The task —
When you find the line with "Description: Hello Elementor" among the records below, reproduce it and each line after it exactly, ending with the line with "content_type: application/javascript; charset=utf-8".

Stored data
::::

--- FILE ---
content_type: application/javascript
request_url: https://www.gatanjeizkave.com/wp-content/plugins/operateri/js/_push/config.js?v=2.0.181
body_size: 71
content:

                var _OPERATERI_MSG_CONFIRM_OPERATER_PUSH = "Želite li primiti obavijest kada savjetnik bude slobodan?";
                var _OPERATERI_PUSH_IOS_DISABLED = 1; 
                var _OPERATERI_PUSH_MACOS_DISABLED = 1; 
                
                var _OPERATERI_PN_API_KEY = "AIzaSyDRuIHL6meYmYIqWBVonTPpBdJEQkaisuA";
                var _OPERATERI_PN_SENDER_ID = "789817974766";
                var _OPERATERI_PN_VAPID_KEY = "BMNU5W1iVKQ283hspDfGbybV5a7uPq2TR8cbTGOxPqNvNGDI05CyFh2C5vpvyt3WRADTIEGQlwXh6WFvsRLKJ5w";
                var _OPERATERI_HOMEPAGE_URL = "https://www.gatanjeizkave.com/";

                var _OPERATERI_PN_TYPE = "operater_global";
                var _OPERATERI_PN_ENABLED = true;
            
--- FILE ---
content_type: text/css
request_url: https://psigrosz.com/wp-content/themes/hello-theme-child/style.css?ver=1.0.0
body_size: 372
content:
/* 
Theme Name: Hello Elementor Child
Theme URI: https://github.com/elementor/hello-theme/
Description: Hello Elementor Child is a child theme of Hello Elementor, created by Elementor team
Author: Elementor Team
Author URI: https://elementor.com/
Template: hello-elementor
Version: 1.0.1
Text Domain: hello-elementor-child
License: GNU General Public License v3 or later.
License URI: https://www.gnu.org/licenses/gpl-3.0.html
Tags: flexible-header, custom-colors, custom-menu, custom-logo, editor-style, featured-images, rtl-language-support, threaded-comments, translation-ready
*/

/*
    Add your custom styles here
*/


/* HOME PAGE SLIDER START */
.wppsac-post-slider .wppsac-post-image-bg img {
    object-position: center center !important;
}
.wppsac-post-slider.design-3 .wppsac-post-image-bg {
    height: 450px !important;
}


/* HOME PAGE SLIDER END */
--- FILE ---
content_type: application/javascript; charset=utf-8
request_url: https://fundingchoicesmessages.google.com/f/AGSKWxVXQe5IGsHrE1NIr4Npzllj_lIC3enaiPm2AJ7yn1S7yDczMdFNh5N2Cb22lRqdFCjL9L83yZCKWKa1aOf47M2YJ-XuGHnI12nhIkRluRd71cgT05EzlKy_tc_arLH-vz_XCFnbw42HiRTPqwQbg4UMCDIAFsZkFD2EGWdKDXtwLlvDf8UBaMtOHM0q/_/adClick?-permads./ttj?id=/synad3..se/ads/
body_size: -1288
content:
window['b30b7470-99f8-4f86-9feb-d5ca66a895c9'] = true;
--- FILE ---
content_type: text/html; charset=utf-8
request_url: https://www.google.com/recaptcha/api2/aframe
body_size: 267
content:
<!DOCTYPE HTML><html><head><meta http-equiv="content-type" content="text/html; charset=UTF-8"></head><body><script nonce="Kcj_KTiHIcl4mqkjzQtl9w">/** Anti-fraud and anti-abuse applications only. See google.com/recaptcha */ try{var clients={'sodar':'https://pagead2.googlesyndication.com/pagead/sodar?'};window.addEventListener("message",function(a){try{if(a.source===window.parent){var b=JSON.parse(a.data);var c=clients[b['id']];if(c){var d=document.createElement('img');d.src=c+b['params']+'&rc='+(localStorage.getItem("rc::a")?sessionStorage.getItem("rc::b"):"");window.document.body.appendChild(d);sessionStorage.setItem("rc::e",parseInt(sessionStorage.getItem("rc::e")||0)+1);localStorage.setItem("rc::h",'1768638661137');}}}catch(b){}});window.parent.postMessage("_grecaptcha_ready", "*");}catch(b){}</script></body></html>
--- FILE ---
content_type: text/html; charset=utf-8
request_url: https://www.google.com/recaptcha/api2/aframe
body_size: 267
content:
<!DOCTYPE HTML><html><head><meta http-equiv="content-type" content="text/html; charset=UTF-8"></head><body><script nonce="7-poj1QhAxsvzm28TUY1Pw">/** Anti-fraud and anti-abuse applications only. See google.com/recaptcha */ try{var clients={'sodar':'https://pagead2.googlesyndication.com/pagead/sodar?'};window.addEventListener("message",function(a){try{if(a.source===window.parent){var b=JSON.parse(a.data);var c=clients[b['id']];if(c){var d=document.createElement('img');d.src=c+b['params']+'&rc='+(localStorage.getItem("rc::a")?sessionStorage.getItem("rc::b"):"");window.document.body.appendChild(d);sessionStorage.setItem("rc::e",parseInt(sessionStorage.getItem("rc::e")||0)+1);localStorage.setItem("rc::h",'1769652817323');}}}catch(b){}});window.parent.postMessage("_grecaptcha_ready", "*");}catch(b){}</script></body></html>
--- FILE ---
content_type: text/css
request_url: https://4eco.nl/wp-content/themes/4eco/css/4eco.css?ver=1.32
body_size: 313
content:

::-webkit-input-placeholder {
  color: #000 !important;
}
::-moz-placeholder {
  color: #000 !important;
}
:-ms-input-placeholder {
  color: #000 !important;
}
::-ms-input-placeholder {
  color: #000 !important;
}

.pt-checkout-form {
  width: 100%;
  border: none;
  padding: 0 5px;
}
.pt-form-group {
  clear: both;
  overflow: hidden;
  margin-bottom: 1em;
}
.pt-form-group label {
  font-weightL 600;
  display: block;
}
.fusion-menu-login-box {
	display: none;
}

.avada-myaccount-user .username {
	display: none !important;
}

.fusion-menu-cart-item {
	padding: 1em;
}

::::

Answer section —
Description: Hello Elementor Child is a child theme of Hello Elementor, created by Elementor team
Author: Elementor Team
Author URI: https://elementor.com/
Template: hello-elementor
Version: 1.0.1
Text Domain: hello-elementor-child
License: GNU General Public License v3 or later.
License URI: https://www.gnu.org/licenses/gpl-3.0.html
Tags: flexible-header, custom-colors, custom-menu, custom-logo, editor-style, featured-images, rtl-language-support, threaded-comments, translation-ready
*/

/*
    Add your custom styles here
*/


/* HOME PAGE SLIDER START */
.wppsac-post-slider .wppsac-post-image-bg img {
    object-position: center center !important;
}
.wppsac-post-slider.design-3 .wppsac-post-image-bg {
    height: 450px !important;
}


/* HOME PAGE SLIDER END */
--- FILE ---
content_type: application/javascript; charset=utf-8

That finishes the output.